Could you rewrite the records below with every "mobile home" renamed to "trailer home" and everything else left the same?

________________________

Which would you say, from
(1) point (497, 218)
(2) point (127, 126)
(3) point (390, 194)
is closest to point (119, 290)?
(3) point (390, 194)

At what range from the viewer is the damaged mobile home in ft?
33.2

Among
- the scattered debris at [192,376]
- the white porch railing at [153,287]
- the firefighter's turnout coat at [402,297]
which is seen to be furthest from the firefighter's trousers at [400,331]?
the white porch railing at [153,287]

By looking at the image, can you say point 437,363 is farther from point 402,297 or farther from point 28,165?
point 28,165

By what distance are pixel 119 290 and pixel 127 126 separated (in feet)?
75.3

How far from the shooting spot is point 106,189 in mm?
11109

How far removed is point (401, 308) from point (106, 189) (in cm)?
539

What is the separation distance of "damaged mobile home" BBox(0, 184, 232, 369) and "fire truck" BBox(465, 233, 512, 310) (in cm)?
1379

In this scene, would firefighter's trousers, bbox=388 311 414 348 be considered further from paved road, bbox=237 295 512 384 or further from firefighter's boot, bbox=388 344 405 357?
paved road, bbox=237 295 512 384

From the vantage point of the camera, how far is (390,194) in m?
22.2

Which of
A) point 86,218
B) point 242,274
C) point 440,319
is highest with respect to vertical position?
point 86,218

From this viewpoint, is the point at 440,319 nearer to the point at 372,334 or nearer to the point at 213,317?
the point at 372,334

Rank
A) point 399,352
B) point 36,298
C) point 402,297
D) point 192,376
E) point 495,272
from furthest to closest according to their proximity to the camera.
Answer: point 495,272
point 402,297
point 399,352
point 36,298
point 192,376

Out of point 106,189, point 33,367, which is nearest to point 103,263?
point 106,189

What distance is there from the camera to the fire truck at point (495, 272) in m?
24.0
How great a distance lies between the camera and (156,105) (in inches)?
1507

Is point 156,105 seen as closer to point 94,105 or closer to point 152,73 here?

________________________

■ **RESULT OF THIS EXERCISE**:
Which would you say, from
(1) point (497, 218)
(2) point (127, 126)
(3) point (390, 194)
is closest to point (119, 290)?
(3) point (390, 194)

At what range from the viewer is the damaged trailer home in ft?
33.2

Among
- the scattered debris at [192,376]
- the white porch railing at [153,287]
- the firefighter's turnout coat at [402,297]
which is seen to be furthest from the firefighter's trousers at [400,331]?
the white porch railing at [153,287]

By looking at the image, can you say point 437,363 is farther from point 402,297 or farther from point 28,165?
point 28,165

By what distance are pixel 119 290 and pixel 127 126 separated (in feet)?
75.3

How far from the shooting spot is point 106,189 in mm?
11109

How far removed is point (401, 308) from point (106, 189) (in cm)?
539

What is the separation distance of "damaged trailer home" BBox(0, 184, 232, 369) and "fire truck" BBox(465, 233, 512, 310) (in cm)?
1379

In this scene, would firefighter's trousers, bbox=388 311 414 348 be considered further from paved road, bbox=237 295 512 384 or further from firefighter's boot, bbox=388 344 405 357?
paved road, bbox=237 295 512 384

From the vantage point of the camera, how far is (390,194) in m?
22.2

Which of
A) point 86,218
B) point 242,274
C) point 440,319
is highest with respect to vertical position?
point 86,218

From this viewpoint, is the point at 440,319 nearer to the point at 372,334 or nearer to the point at 213,317?
the point at 372,334

Rank
A) point 399,352
B) point 36,298
C) point 402,297
D) point 192,376
E) point 495,272
from furthest to closest according to their proximity to the camera.
Answer: point 495,272
point 402,297
point 399,352
point 36,298
point 192,376

Out of point 106,189, point 33,367, which is nearest to point 103,263?
point 106,189

What distance is there from the camera to the fire truck at point (495, 272) in m?
24.0
How great a distance lies between the camera and (156,105) (in inches)?
1507

Is point 156,105 seen as closer to point 94,105 or closer to point 152,73 here?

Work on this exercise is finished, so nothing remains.